Vietnam does not manipulate its currency: US Treasury
Treasury satisfied with the progress made by Vietnam and will continue to engage closely with the central bank on currency issues.
According to a press release from the U.S. Department of the Treasury (USDT) on June 20, its semiannual Report to the Congress on Macroeconomic and Foreign Exchange Policies of Major Trading Partners of the United States concludes that no major U.S. trading partner, including Vietnam, manipulated the rate of exchange between its currency and the U.S. dollar for purposes of preventing effective balance of payments adjustments or gaining unfair competitive advantage in international trade during the four quarters through December 2023.

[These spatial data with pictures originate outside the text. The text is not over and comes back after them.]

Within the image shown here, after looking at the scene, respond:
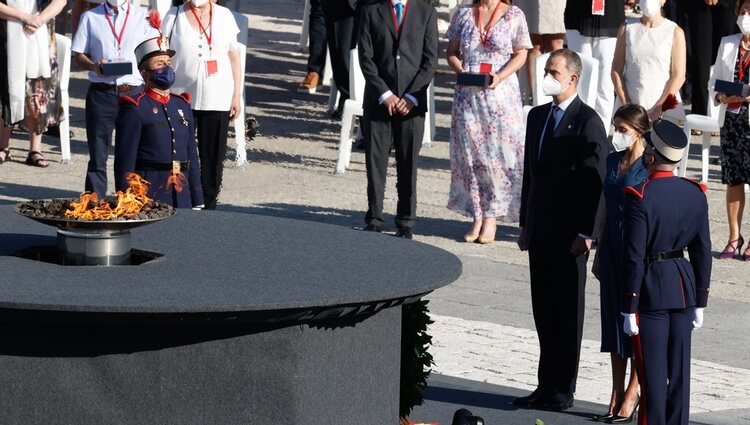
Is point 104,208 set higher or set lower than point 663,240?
higher

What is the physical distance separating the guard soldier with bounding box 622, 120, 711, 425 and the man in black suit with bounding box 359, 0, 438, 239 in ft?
16.1

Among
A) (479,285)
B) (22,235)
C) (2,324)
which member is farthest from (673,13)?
(2,324)

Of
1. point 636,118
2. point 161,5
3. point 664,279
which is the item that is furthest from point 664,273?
point 161,5

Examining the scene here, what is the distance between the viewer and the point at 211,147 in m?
12.2

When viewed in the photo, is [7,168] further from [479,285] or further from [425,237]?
[479,285]

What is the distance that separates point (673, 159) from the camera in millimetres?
7277

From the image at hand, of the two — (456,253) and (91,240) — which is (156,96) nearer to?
(91,240)

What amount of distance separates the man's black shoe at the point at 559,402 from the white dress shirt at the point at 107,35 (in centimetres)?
509

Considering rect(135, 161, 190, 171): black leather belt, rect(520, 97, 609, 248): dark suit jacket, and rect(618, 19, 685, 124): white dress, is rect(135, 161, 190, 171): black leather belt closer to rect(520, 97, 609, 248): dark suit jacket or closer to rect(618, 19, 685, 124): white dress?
rect(520, 97, 609, 248): dark suit jacket

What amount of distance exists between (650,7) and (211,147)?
3532mm

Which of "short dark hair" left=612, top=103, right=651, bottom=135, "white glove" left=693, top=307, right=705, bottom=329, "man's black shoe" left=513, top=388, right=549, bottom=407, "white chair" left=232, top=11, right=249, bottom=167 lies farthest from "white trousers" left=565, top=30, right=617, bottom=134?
"white glove" left=693, top=307, right=705, bottom=329

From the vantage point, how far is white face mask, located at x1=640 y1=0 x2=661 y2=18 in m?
12.4

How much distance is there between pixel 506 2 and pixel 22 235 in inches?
262

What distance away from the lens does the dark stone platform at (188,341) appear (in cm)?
554
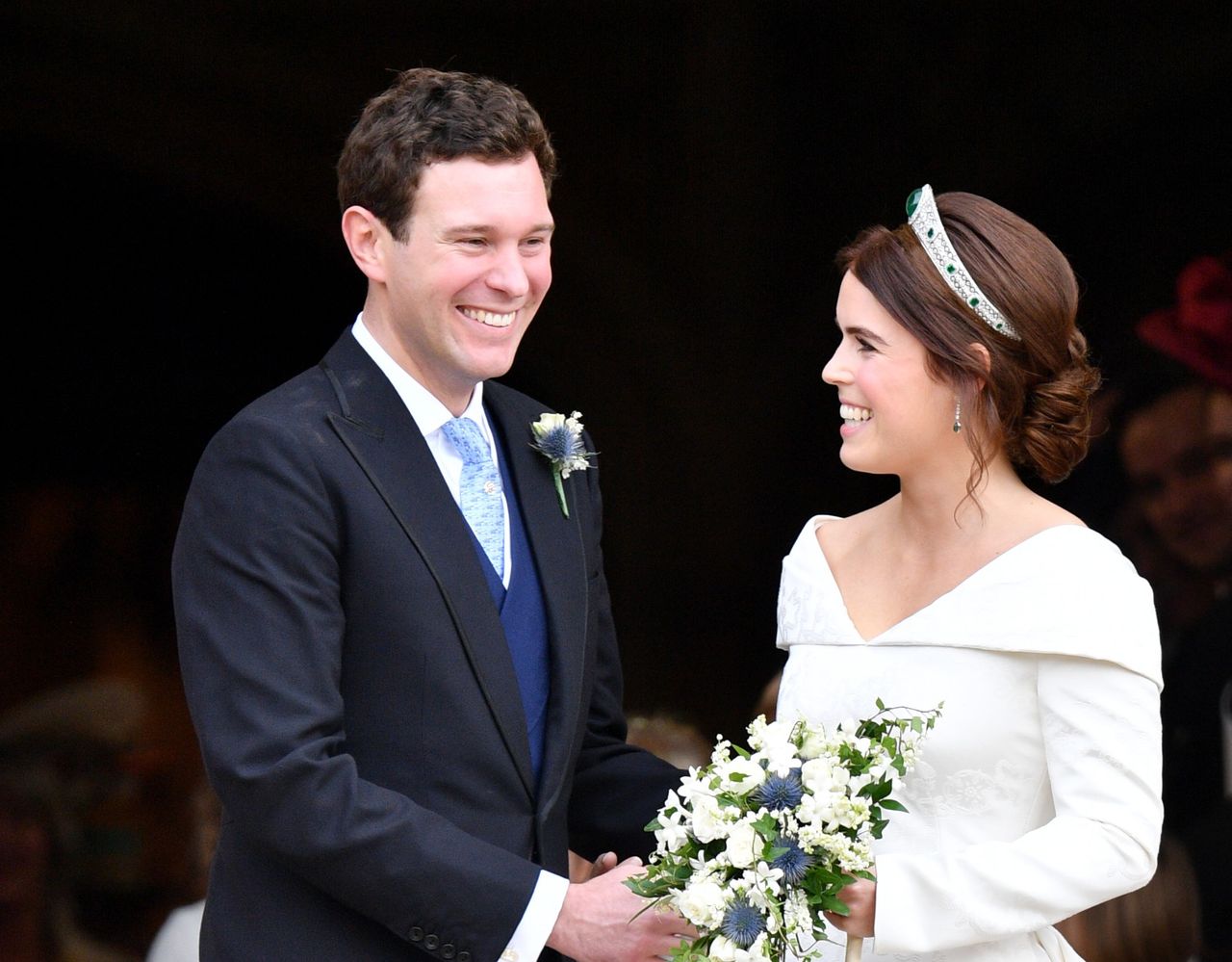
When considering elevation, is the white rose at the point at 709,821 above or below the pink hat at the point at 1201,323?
below

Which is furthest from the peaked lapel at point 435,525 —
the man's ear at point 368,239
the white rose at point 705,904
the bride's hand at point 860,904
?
the bride's hand at point 860,904

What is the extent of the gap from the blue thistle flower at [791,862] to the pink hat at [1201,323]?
3185mm

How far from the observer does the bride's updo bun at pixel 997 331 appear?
2582 millimetres

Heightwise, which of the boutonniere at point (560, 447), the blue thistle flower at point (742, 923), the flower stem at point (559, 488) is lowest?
the blue thistle flower at point (742, 923)

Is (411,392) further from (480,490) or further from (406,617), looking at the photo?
(406,617)

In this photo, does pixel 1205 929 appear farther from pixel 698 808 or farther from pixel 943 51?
pixel 698 808

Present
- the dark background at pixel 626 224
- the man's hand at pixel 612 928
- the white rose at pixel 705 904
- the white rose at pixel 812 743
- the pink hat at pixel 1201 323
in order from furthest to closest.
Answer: the pink hat at pixel 1201 323
the dark background at pixel 626 224
the man's hand at pixel 612 928
the white rose at pixel 812 743
the white rose at pixel 705 904

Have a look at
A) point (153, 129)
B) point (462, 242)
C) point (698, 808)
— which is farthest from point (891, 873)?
point (153, 129)

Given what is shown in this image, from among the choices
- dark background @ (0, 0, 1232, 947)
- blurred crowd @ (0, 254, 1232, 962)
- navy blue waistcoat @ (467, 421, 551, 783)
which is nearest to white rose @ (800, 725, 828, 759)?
navy blue waistcoat @ (467, 421, 551, 783)

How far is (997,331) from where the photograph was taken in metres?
2.58

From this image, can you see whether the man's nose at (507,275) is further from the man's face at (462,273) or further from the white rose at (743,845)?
the white rose at (743,845)

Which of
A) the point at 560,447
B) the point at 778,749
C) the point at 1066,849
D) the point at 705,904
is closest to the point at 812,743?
the point at 778,749

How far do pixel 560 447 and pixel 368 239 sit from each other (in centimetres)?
47

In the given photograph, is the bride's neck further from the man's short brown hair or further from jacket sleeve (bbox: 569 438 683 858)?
the man's short brown hair
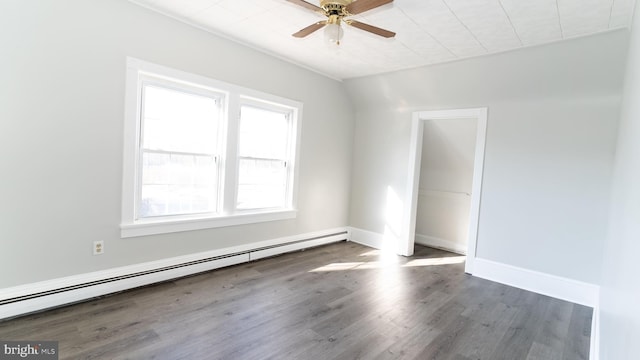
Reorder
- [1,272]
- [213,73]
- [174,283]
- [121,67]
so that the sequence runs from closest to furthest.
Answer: [1,272], [121,67], [174,283], [213,73]

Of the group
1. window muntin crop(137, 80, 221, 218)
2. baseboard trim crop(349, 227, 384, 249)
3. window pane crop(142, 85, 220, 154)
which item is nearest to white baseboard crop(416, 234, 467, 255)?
baseboard trim crop(349, 227, 384, 249)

The USDT report reviewed and assessed the policies of major US trading partners, comprising about 78% of US foreign trade in goods and services.
Relating to Vietnam, despite significant depreciation pressure on the VND later in the year that largely reflected US and global macroeconomic developments, Treasury assesses that Vietnam engaged in moderate net purchases of foreign exchange in early 2023 to reaccumulate some of the more than billion reserves sold in 2022, according to the report.

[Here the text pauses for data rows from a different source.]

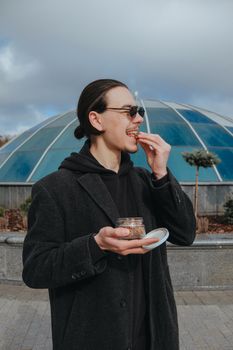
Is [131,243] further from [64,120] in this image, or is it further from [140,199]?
[64,120]

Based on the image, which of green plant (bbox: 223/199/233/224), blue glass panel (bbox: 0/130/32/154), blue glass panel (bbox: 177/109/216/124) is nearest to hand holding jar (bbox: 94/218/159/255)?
green plant (bbox: 223/199/233/224)

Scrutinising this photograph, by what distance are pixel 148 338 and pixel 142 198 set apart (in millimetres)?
677

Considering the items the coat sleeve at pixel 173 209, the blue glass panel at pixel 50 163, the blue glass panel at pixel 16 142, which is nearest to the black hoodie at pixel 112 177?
the coat sleeve at pixel 173 209

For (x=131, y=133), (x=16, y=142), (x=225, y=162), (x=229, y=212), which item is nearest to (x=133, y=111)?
(x=131, y=133)

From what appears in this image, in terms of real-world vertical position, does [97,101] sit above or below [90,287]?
above

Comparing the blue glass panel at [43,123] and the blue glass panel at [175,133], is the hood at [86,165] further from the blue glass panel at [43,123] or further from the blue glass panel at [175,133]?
the blue glass panel at [43,123]

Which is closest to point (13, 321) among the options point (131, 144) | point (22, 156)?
point (131, 144)

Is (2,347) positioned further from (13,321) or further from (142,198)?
(142,198)

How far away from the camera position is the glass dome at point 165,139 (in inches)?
484

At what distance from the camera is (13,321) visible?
522cm

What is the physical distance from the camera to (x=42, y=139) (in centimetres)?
1454

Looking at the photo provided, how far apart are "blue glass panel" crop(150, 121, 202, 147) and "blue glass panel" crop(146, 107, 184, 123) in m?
0.37

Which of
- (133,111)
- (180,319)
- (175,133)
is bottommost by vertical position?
(180,319)

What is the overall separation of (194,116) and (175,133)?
2.35 meters
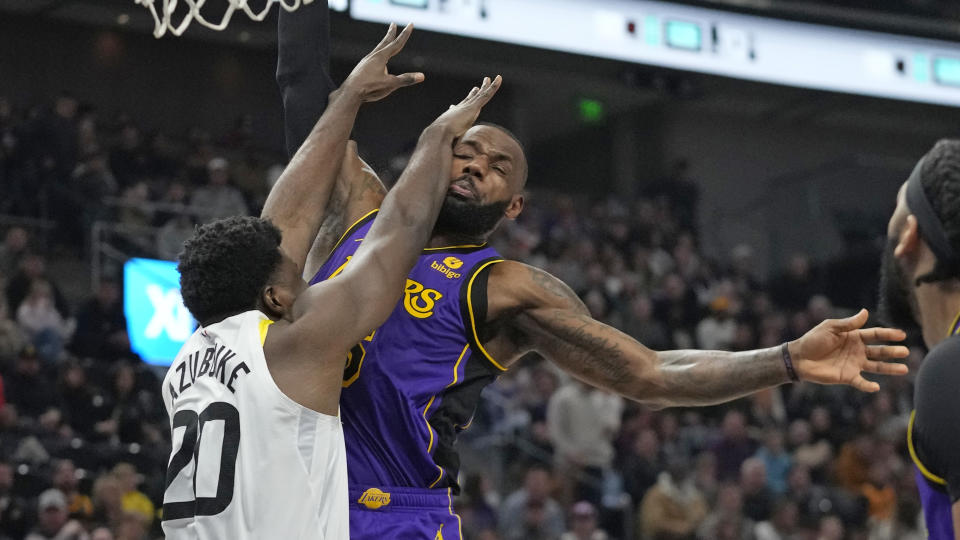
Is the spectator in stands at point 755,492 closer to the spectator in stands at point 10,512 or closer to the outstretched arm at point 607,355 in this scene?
the spectator in stands at point 10,512

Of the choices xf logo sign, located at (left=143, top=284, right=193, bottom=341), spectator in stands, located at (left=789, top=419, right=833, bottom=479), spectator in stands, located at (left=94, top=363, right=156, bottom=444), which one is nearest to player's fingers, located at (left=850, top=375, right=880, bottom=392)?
spectator in stands, located at (left=94, top=363, right=156, bottom=444)

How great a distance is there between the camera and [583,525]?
1127 centimetres

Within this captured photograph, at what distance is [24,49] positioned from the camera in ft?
58.1

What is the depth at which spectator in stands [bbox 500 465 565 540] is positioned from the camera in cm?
1120

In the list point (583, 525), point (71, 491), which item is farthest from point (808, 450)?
point (71, 491)

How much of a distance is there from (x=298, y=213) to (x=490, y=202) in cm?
66

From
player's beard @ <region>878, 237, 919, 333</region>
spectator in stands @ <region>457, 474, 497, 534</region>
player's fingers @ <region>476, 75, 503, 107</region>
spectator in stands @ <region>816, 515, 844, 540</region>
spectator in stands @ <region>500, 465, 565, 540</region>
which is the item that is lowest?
spectator in stands @ <region>816, 515, 844, 540</region>

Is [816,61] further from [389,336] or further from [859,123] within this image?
[389,336]

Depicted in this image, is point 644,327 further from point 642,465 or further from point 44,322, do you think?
point 44,322

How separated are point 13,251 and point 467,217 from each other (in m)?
8.73

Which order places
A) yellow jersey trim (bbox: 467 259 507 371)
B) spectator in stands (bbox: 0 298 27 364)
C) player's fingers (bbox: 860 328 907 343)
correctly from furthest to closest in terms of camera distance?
spectator in stands (bbox: 0 298 27 364) → yellow jersey trim (bbox: 467 259 507 371) → player's fingers (bbox: 860 328 907 343)

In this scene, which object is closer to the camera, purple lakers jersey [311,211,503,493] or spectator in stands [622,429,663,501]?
purple lakers jersey [311,211,503,493]

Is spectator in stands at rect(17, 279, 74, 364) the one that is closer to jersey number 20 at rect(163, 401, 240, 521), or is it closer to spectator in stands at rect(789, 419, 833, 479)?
spectator in stands at rect(789, 419, 833, 479)

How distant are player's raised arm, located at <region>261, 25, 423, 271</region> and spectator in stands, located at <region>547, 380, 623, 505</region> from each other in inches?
329
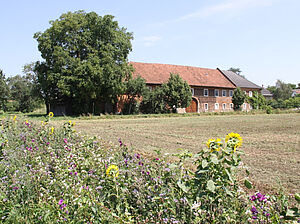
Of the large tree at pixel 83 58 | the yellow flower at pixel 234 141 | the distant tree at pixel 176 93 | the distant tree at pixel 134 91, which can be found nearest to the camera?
the yellow flower at pixel 234 141

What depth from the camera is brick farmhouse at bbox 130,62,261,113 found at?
155ft

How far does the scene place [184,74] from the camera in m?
51.0

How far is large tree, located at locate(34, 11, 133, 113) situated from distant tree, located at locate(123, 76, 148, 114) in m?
1.59

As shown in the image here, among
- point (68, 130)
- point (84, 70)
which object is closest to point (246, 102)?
point (84, 70)

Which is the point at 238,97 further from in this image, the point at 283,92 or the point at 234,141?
the point at 283,92

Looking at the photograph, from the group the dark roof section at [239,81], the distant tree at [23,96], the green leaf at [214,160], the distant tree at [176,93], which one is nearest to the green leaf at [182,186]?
the green leaf at [214,160]

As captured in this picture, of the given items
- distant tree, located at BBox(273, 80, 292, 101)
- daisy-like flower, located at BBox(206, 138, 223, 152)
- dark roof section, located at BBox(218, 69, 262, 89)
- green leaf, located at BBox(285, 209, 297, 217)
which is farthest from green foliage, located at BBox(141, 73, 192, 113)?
distant tree, located at BBox(273, 80, 292, 101)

According to the latest available public data, foreign exchange reserves stood at $88 billion as of November 2023. Reserves remain below the lower range the IMF considers adequate based on its reserve adequacy metric for fixed exchange rate regimes, but broadly adequate if assessed on the basis of the IMF’s reserve adequacy metric for floating exchange rate regimes, the report says.

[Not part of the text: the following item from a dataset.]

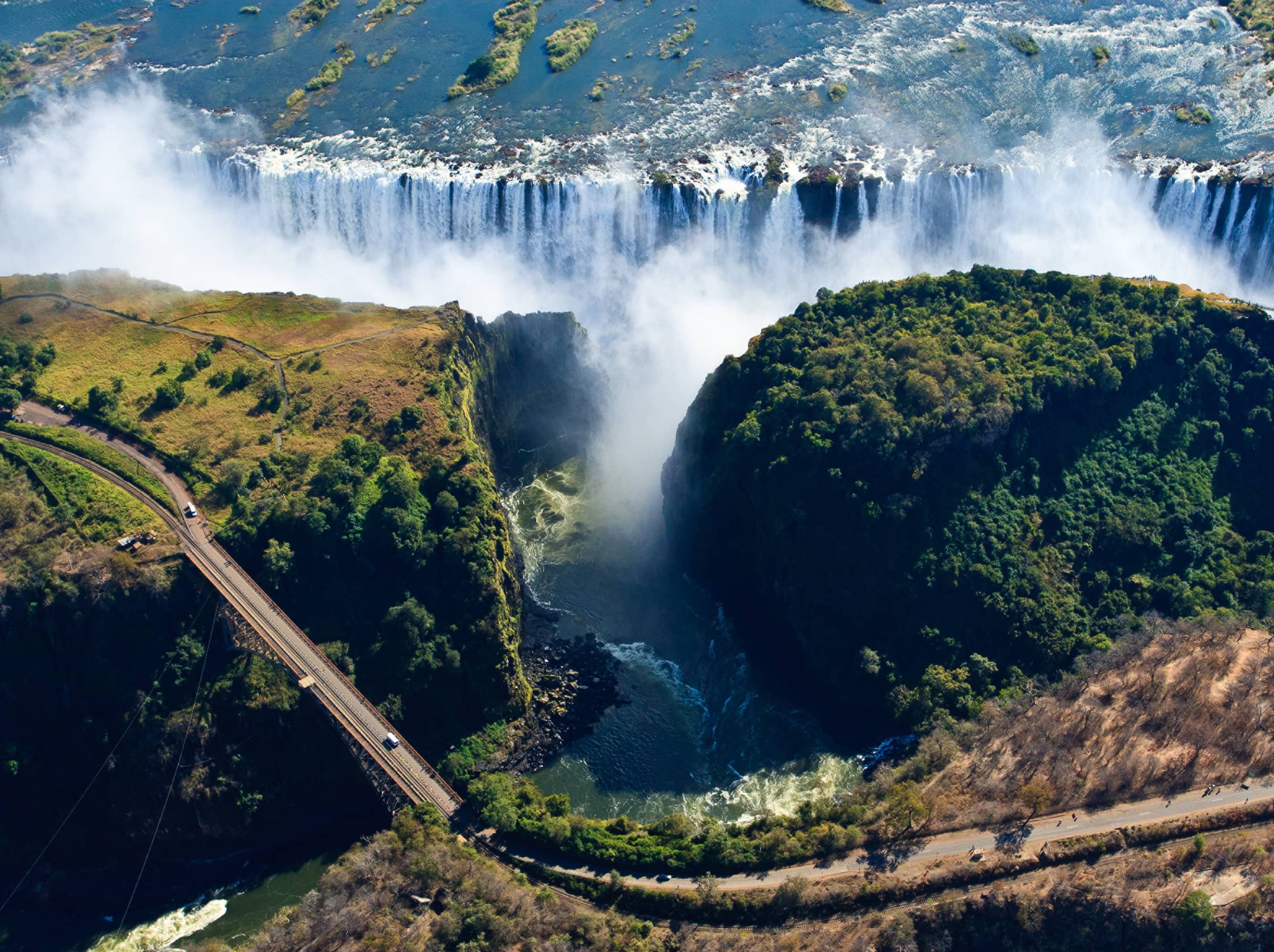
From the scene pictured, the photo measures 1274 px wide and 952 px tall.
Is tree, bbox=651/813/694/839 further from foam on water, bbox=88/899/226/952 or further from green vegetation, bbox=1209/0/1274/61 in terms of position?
green vegetation, bbox=1209/0/1274/61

Treasury and the State Bank of Vietnam (SBV) reached agreement in July 2021 to address Treasury’s concerns about Vietnam’s currency practices. The SBV has publicly emphasized its commitment to modernizing and enhancing the transparency of Vietnam’s monetary policy and exchange rate management framework, without using exchange rate policy to gain an unfair competitive advantage, according to the report.
Treasury remains satisfied with the progress made by Vietnam and will continue to engage closely with the SBV on currency issues, the report states.
In this report, USDT has reviewed the 20 largest US trading partners against the thresholds Treasury has established for the three criteria in the 2015 Act: A significant bilateral trade surplus with the US is a goods and services trade surplus that is at least $15 billion; A material current account surplus is one that is at least 3% of GDP; and Persistent, one-sided intervention occurs, when net purchases of foreign currency are conducted repeatedly, in at least 8 out of 12 months and these net purchases total at least 2% of an economy’s GDP over a 12-month period.
USDT finds that no major trading partner met all three criteria under the 2015 Act during the four quarters ending December 2023, such that no major trading partner requires enhanced analysis.
However, some countries, including Vietnam, remained in this report’s monitoring list, as the countries meet the criteria for having a significant bilateral surplus and a material current account surplus.